[Catalog-sig] PyPI mirrors are all up to date

Tue Apr 17 00:48:05 CEST 2012

On 4/17/12 12:19 AM, "Martin v. Löwis" wrote:
> Am 17.04.2012 00:09, schrieb Tarek Ziadé:
>> On 4/16/12 11:57 PM, "Martin v. Löwis" wrote:
>>>> Maybe a better checksum would be a global hash calculated differently ?
>>> Define a protocol, and I present you with an implementation that
>>> conforms to the protocol, and still has inconsistent data, and not
>>> in a malicious manner, but due to bugs/race conditions/unexpected
>>> events. It's pointless.
>> if you calculate a checksum with all mirrored files - you can guarantee
>> that the bits are the same
>> on both side, no ?
> How exactly would you calculate that checksum?
by calculating the grand hash of each file hash.
>   Would you really require
> concatenation of all files?
I did not say that. You are claiming it in a rhetorical question.

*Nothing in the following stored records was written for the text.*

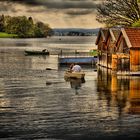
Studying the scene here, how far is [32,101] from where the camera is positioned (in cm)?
5256

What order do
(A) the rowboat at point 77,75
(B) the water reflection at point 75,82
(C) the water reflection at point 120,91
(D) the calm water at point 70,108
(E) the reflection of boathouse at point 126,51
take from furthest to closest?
(E) the reflection of boathouse at point 126,51
(A) the rowboat at point 77,75
(B) the water reflection at point 75,82
(C) the water reflection at point 120,91
(D) the calm water at point 70,108

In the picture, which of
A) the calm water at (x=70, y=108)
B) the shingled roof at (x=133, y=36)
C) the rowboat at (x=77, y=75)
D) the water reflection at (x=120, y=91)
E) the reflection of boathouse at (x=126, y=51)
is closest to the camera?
the calm water at (x=70, y=108)

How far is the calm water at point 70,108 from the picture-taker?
123 feet

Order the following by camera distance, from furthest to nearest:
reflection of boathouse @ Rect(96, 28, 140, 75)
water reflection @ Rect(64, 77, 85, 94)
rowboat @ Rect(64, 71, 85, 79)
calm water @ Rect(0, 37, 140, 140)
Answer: reflection of boathouse @ Rect(96, 28, 140, 75) < rowboat @ Rect(64, 71, 85, 79) < water reflection @ Rect(64, 77, 85, 94) < calm water @ Rect(0, 37, 140, 140)

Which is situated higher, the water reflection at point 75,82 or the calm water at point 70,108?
the water reflection at point 75,82

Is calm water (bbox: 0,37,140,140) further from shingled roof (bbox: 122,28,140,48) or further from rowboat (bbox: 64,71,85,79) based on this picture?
shingled roof (bbox: 122,28,140,48)

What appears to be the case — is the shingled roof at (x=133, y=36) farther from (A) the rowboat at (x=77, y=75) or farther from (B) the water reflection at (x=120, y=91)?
(A) the rowboat at (x=77, y=75)

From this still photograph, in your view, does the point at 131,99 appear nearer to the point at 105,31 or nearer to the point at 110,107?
the point at 110,107

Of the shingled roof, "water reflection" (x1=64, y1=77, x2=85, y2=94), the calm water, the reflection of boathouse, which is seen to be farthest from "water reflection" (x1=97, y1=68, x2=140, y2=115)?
the shingled roof

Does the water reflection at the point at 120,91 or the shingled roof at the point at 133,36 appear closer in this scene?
the water reflection at the point at 120,91

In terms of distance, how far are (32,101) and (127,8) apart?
68389mm

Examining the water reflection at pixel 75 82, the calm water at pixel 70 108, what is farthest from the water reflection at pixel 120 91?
the water reflection at pixel 75 82

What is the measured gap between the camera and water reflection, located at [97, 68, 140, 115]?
161 feet

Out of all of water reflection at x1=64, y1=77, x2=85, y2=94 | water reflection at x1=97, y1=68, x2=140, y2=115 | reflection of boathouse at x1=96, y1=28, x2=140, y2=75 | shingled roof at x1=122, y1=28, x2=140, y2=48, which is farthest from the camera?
shingled roof at x1=122, y1=28, x2=140, y2=48
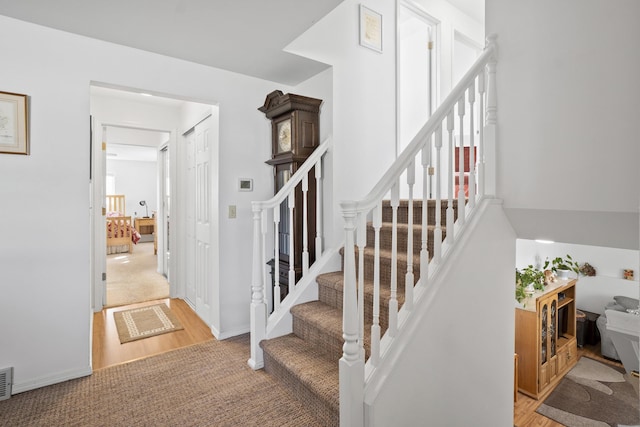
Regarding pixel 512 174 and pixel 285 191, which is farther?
pixel 285 191

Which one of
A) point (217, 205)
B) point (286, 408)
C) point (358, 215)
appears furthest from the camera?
point (217, 205)

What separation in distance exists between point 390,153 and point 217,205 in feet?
5.38

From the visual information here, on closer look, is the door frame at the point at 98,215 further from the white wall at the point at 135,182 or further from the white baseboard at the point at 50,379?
the white wall at the point at 135,182

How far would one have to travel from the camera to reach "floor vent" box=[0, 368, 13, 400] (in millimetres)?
1983

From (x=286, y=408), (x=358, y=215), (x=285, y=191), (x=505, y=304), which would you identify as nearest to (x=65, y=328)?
(x=286, y=408)

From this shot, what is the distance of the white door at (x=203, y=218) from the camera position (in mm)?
3215

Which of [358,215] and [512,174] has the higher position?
[512,174]

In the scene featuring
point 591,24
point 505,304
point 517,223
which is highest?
point 591,24

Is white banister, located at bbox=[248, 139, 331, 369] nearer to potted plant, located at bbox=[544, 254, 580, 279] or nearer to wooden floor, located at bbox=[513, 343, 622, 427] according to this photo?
wooden floor, located at bbox=[513, 343, 622, 427]

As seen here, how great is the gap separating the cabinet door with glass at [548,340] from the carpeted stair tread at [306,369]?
9.33 ft

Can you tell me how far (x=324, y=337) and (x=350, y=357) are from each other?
2.11 ft

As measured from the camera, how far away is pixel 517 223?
2.15 metres

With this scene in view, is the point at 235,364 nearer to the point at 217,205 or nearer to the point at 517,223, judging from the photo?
the point at 217,205

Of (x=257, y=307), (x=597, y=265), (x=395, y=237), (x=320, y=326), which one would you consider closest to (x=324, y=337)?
(x=320, y=326)
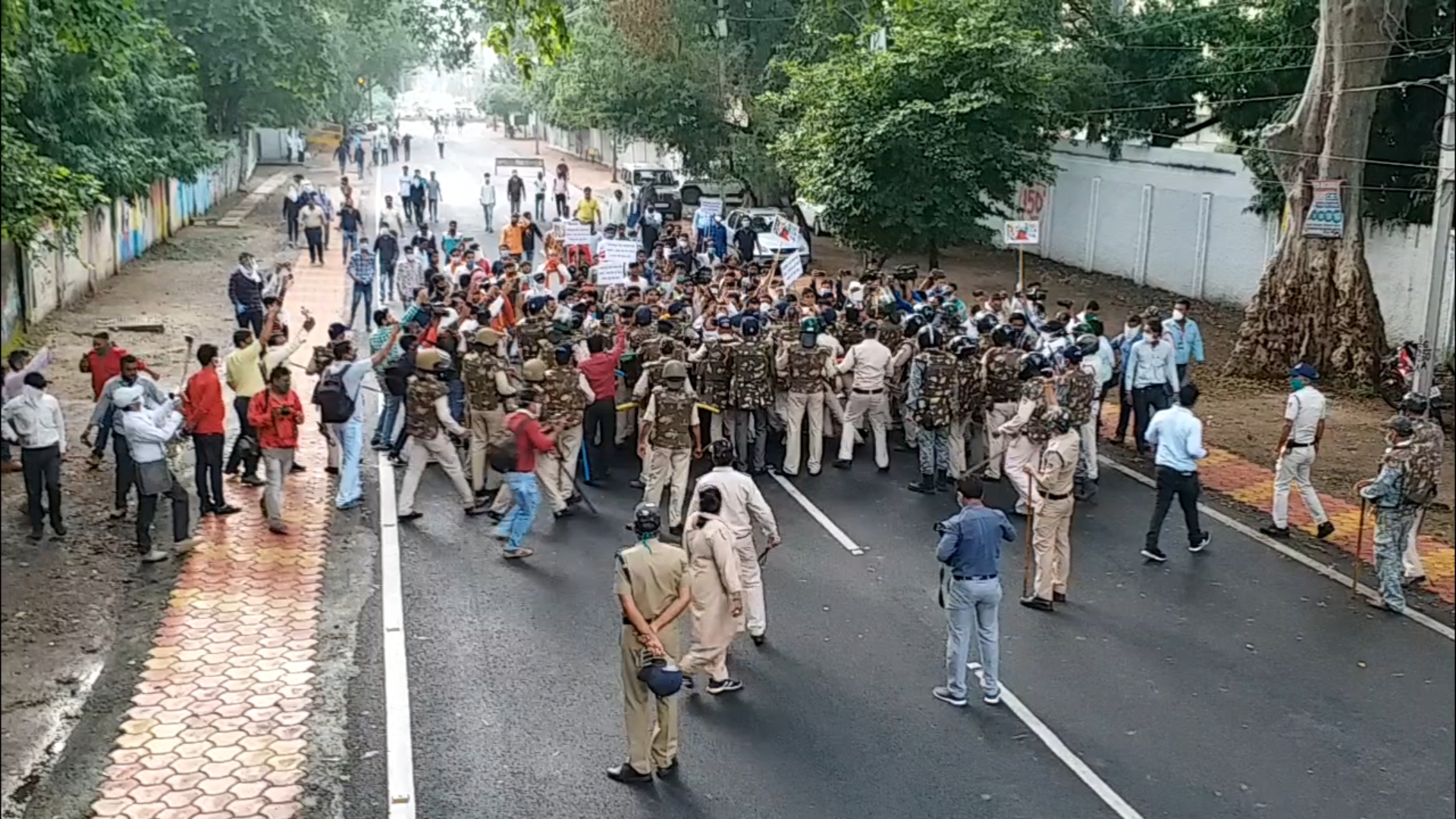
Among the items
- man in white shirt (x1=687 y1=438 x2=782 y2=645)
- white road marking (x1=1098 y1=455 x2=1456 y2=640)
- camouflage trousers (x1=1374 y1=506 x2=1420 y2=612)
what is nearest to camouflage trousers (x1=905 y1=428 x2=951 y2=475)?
white road marking (x1=1098 y1=455 x2=1456 y2=640)

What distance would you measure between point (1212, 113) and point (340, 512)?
22690 mm

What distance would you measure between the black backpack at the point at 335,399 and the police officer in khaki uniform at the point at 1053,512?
20.6 ft

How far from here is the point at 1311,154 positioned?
1981cm

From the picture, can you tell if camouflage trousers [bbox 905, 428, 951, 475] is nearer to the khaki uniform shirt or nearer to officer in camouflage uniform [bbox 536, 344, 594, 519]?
officer in camouflage uniform [bbox 536, 344, 594, 519]

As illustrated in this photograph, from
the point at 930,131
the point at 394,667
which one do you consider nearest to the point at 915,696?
the point at 394,667

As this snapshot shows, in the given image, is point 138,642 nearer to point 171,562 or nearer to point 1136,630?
point 171,562

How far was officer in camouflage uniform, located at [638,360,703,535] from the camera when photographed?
40.5 ft

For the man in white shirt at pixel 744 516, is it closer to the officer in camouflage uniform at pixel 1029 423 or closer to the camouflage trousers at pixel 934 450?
the officer in camouflage uniform at pixel 1029 423

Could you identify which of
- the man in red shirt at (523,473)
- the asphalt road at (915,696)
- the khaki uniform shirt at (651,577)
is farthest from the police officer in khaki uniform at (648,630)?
the man in red shirt at (523,473)

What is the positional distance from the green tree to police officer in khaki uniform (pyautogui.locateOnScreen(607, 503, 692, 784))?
15907 mm

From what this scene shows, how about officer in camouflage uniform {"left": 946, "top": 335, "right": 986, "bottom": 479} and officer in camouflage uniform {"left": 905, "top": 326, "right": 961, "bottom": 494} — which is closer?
officer in camouflage uniform {"left": 905, "top": 326, "right": 961, "bottom": 494}

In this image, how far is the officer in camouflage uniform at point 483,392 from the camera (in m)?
12.9

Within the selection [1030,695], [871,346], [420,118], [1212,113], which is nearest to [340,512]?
[871,346]

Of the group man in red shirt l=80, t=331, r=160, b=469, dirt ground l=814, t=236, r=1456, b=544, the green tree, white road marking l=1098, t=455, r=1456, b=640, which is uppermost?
the green tree
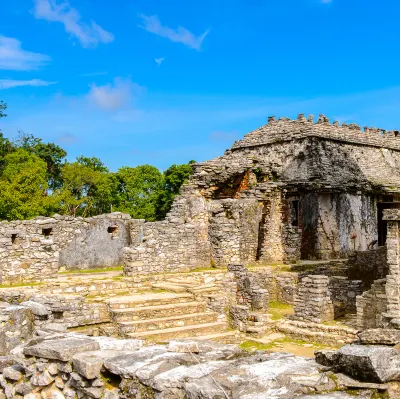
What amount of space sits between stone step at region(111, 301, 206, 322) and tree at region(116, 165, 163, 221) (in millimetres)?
29492

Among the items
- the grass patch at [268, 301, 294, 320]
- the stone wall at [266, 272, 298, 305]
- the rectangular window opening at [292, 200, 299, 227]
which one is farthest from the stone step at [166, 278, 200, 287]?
the rectangular window opening at [292, 200, 299, 227]

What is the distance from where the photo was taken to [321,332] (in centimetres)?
1188

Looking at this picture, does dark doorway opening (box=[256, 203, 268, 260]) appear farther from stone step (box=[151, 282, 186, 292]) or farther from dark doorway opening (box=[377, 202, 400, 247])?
stone step (box=[151, 282, 186, 292])

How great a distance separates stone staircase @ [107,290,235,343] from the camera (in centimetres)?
1062

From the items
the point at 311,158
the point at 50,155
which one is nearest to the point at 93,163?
the point at 50,155

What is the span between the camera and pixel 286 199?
20750 millimetres

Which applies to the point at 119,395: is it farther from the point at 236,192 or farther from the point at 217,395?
the point at 236,192

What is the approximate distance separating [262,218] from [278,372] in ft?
53.1

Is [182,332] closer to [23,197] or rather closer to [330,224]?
[330,224]

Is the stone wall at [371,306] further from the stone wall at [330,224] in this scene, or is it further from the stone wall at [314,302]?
the stone wall at [330,224]

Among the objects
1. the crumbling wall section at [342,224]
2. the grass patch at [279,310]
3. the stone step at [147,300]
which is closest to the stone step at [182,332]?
the stone step at [147,300]

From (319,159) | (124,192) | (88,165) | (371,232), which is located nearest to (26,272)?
(319,159)

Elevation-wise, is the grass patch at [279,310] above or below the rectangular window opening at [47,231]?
below

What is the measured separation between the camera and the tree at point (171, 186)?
1587 inches
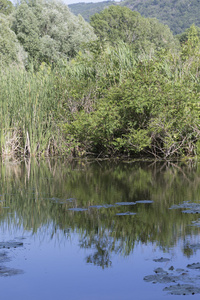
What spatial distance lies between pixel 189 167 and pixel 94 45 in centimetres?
451

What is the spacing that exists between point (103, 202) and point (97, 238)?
1.91 metres

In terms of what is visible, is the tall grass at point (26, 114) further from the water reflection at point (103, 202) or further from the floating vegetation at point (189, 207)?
the floating vegetation at point (189, 207)

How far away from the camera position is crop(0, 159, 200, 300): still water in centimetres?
373

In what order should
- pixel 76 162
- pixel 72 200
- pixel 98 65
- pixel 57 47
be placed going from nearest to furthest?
1. pixel 72 200
2. pixel 76 162
3. pixel 98 65
4. pixel 57 47

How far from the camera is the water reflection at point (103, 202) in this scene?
4.98 m

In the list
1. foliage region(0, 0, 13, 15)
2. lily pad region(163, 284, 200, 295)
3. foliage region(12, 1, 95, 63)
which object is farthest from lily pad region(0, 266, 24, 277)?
foliage region(0, 0, 13, 15)

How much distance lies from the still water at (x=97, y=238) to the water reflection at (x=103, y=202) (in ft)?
0.04

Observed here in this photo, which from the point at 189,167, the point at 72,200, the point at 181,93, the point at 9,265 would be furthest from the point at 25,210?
the point at 181,93

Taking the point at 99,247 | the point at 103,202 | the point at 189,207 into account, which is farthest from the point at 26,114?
the point at 99,247

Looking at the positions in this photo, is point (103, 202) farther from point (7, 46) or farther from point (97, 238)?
point (7, 46)

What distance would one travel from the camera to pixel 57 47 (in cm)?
Result: 3731

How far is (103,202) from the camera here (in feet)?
22.6

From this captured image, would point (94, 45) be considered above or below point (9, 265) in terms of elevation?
above

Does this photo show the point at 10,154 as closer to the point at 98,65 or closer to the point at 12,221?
the point at 98,65
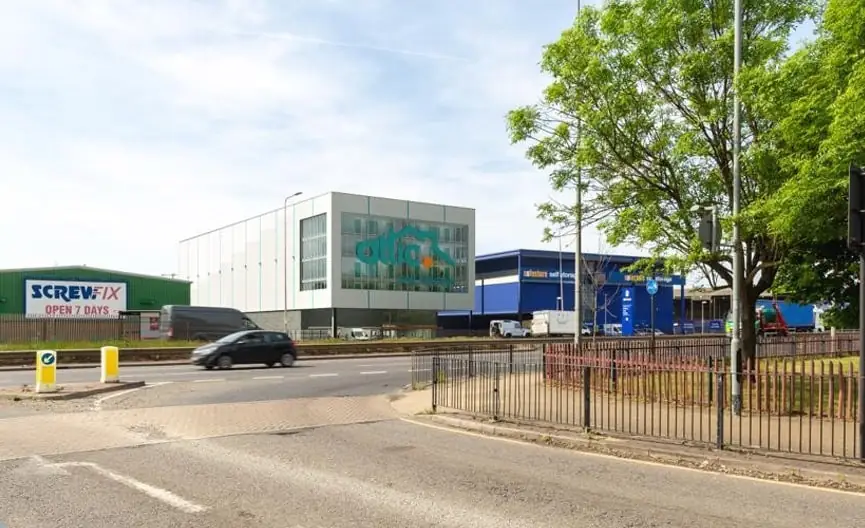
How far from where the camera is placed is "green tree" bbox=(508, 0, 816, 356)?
15.5 m

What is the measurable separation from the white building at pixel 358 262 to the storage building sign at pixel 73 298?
15008 mm

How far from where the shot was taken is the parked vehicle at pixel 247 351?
2703 cm

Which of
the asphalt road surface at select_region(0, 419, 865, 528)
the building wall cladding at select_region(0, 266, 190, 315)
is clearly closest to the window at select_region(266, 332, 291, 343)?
the asphalt road surface at select_region(0, 419, 865, 528)

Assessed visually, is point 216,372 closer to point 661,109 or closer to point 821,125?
point 661,109

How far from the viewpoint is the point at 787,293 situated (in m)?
18.7

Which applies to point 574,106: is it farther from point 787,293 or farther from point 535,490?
point 535,490

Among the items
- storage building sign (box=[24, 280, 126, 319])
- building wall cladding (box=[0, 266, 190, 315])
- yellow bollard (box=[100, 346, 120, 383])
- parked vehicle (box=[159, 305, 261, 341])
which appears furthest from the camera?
storage building sign (box=[24, 280, 126, 319])

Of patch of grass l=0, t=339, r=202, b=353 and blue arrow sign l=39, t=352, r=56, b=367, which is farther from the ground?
blue arrow sign l=39, t=352, r=56, b=367

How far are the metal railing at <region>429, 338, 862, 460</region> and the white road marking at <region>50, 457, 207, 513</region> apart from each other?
6242mm

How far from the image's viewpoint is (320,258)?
6706cm

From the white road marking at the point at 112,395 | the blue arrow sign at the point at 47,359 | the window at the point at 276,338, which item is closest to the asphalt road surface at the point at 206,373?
the window at the point at 276,338

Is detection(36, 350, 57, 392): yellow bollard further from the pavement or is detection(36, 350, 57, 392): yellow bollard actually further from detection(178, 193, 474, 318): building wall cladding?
detection(178, 193, 474, 318): building wall cladding

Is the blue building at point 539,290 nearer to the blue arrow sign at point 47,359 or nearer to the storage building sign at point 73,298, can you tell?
the storage building sign at point 73,298

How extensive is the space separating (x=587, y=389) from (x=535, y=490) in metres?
3.94
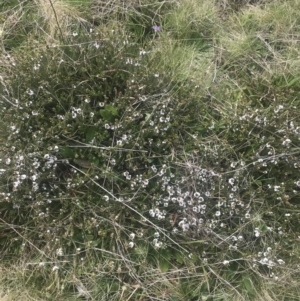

> That could take a few hours per change.
why that ? you don't calculate the checksum of a file your already have 
twice.

Even if you do, it's very fast to call md5.

try it:

$ find mirror | xargs md5

this takes a few seconds at most on the whole mirror

> It
> would also raise the question in what order the files ought to be
> concatenated.
Anything reproductible, a sorted list.  In bash I *suspect* the 
calculation of the grand hash of the mirror is a one-liner that takes 
less than a minute.

I am going to stop here anyways because I don't see the point of 
discussing implementation details at this stage, since we were
barely starting to talk about the idea of a checksum - and that seems to 
be going nowhere.

Cheers
Tarek